31.1.12

Menina do Circo

Ela estava a pintar os olhos quase colada ao espelho, como se estivesse à procura de alguma coisa dentro dos olhos, por debaixo das pálpebras, com um lápis de carvão. Primeiro um, depois o outro. Depois voltava ao primeiro.
Cada vez que abriam a porta era uma onda de ruído que entrava pelo quarto e o enchia até ao tecto.
Ele andava de um lado para o outro, como os animais presos, da janela até à parede branca e depois voltava para trás. Não valia a pena olhar lá para fora: fazia demasiado escuro. Se houvesse uma cadeira talvez se sentasse, mas não havia cadeira nenhuma e não ia ficar ali de pé, parado, num sítio qualquer. Ficaria com ar de parvo.
A meio da sala havia uma mesa redonda com coisas para comer e algumas garrafas. Ele não tinha fome nem sede.
Foi então que ela soltou dois gritos muito agudos para desprender a voz. Se calhar para afastar a ansiedade com um susto.
Também ele sentia ansiedade. Como se fosse ele que tivesse de ir cantar para uma pequena multidão impaciente, ele que não sabia cantar, nem para os amigos. "Tudo pronto. Entramos dentro de dois minutos", ouviu dizer ao guitarrista que tinha acabado de entrar. Ela pôs-se de pé. Estava vestida como uma menina do circo que anda sobre os elefantes. Isso enterneceu-o. Aproximou-se dela para a agarrar, para a beijar, mas ela estendeu os braços em frente, afastando-o. Por causa da pintura. E os beijos enfraquecem a voz. Era o que ela costumava dizer.
O guitarrista agarrou na guitarra lacada de vermelho encostada à parede do fundo e saiu.
"Até já, meu menino". E a porta fechou-se atrás dela.
Ele ia continuar o seu inútil passeio entre a janela negra e a parede branca. Contaria as músicas. Sabia que eram treze, porque era sempre assim. Até lá não havia mais nada a fazer.

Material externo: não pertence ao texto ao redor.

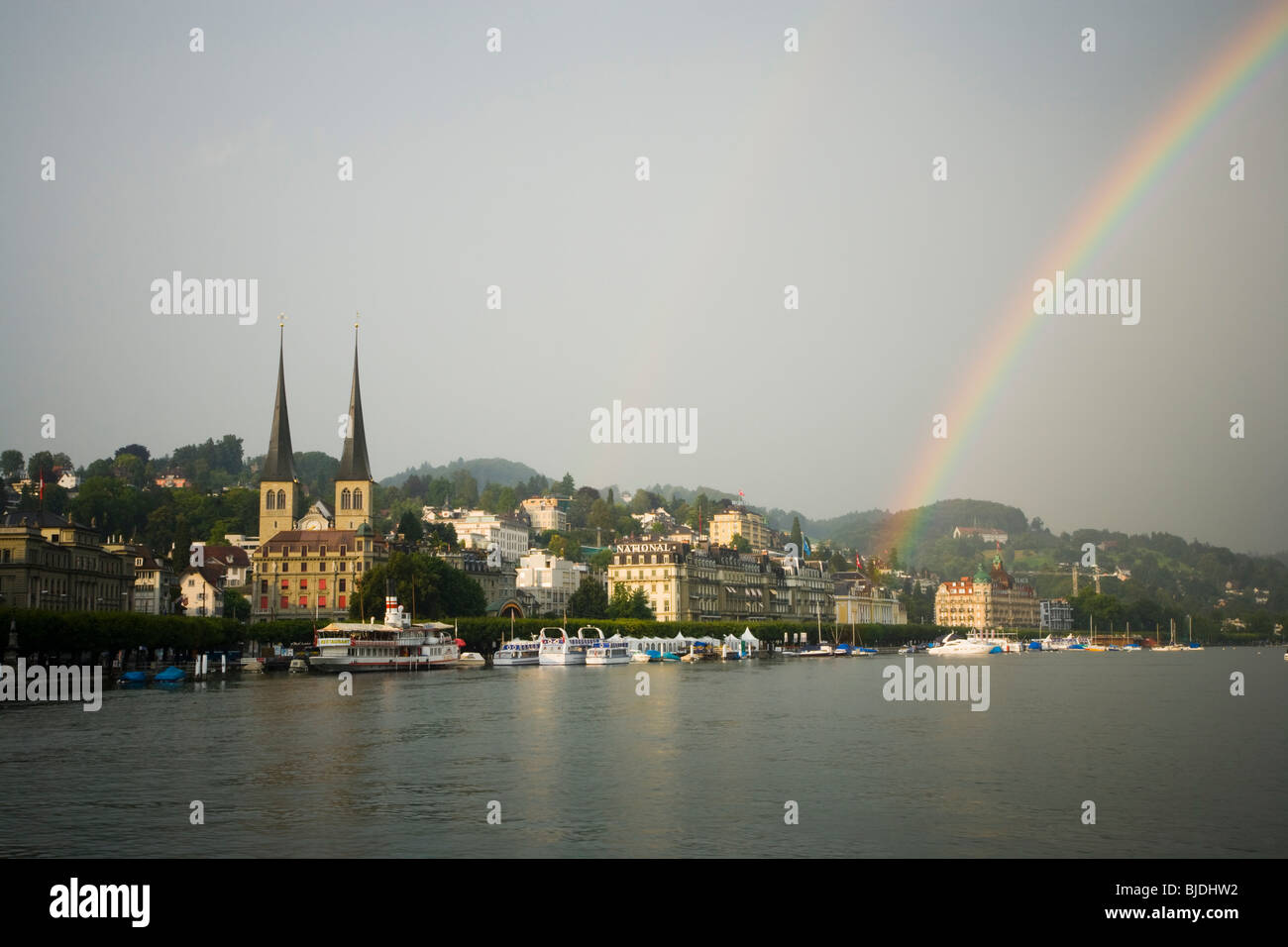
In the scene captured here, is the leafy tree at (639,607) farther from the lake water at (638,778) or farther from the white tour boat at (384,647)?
the lake water at (638,778)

Tinha a cara húmida e os olhos desbotados. O seu corpo estava quente como uma botija em lençóis frios. Deitada sobre os seus joelhos, o seu corpo enroscado cabia todo. Apesar do barulho quem prestasse atenção podia ouvir a sua respiração ofegante. Mas só um prestava atenção: o que a tinha assim ao colo como uma criança. Apeteceu-lhe ficar assim, indefinidamente ausente, mas era preciso partir. As luzes iam-se apagando aos poucos, enquanto a pequena multidão se desfazia muito lentamente sem trocar o caminho de suas casas.
Era muito tarde. Alguém disse que o carro já tinha chegado. Ele agarrou nela como num embrulho frágil e deitou-a no banco de trás. Foi também ele que fechou a porta. Alguém gritou o nome dela do escuro e o carro pôs-se em movimento.
A primeira à direita, a terceira à esquerda e depois entraram numa floresta de eucaliptos, silenciosa, durante alguns quilómetros. De vez em quando ele espreitava pelo espelho retrovisor, que tinha ajustado, para a poder ver, imóvel, estendida sobre o banco, e depois voltava a olhar para a frente descobrindo a estrada iluminada pela luz branca dos faróis. Aliás de noite nada tem cor, a não ser os sonhos dela que ele não podia ter a certeza de querer adivinhar.
A certa altura ele começou a assobiar muito baixinho. Voltou a calar-se e depois chamou pelo nome dela, mas sem que ela o ouvisse. Só para dizer o nome dela. Nisto ocorreu-lhe, por absurdo, a ideia de que alguém tinha morrido e que transportava consigo esse cadáver do qual era necessário desfazer-se urgentemente. Quase sentiu medo. Foi então, bruscamente, que uma mão lhe aflorou a nuca e ouviu uma voz que dizia: "Meu menino, meu menino".